The rise of megacities in Africa

The rise of megacities in Africa presents a complex set of challenges as well as promise for the continent’s future.


Image : MCAG

Experts agree that one of the biggest trends that will shape Africa’s future is the growth of its (mostly) youthful population. According to the United Nations, the continent will be home to some 1.4bn people by 2050. Many of these people will want to live in urban areas, driven by the desire for jobs, better social services and generally better quality of life. Current trends have already led to sprawling urban centres around the continent, notably Kinshasa in Congo, Lagos in Nigeria and Cairo in Egypt. While these three are the only ones in the continent that currently qualify to be called megacities, it is expected other cities such as Cape Town and Johannesburg in South Africa, Dar Es Salaam in Tanzania and Nairobi in Kenya will soon earn this moniker.

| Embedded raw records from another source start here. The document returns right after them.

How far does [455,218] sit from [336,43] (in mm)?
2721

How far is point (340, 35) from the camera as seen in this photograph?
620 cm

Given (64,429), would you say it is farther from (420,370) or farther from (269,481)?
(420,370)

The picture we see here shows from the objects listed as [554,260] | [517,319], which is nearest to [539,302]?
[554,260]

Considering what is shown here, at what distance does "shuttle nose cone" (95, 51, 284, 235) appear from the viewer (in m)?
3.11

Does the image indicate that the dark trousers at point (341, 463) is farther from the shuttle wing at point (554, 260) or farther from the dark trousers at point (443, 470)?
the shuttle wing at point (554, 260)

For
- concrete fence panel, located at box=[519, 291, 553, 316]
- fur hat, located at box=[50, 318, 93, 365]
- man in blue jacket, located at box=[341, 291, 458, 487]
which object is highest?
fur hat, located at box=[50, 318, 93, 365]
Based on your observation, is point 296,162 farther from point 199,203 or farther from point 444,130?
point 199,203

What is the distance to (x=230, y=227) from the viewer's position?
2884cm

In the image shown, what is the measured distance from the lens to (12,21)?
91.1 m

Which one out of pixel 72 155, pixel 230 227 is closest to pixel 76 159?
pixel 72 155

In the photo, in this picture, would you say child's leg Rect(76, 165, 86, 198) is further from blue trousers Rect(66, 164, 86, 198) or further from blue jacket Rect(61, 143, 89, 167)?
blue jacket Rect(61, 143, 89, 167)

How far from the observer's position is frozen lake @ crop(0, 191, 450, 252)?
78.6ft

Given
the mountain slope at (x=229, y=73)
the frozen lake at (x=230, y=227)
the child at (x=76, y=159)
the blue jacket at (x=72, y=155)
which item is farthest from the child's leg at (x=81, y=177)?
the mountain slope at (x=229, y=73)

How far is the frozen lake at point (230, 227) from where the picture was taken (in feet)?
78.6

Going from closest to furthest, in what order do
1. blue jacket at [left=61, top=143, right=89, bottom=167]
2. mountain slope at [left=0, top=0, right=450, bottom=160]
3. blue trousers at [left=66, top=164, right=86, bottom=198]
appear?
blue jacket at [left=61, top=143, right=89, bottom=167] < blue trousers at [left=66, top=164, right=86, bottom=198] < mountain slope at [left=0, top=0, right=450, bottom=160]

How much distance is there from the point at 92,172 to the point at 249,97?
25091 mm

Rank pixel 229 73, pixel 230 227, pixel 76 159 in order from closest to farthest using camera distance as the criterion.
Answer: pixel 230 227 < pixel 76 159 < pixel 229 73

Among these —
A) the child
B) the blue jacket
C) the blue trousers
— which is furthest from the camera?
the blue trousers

The rise of megacities in Africa presents a complex set of challenges as well as promise for the continent’s future. One of the most pressing challenges associated with the rapid urbanisation and population growth in these cities is the urgent need for enhanced and more robust infrastructure. As the population grows, there will be an increasing strain on existing systems, such as transportation, sanitation, and utilities. Expanding and improving infrastructure is necessary to ensure that these urban centres can adequately support the growing population and maintain a high quality of life for their residents. Along with the growth in the general population, the African middle class is also set to expand, bringing with it increased demand for social and cultural amenities including recreational spaces, educational institutions, healthcare facilities and cultural centres that will now be within the reach of a greater number of people.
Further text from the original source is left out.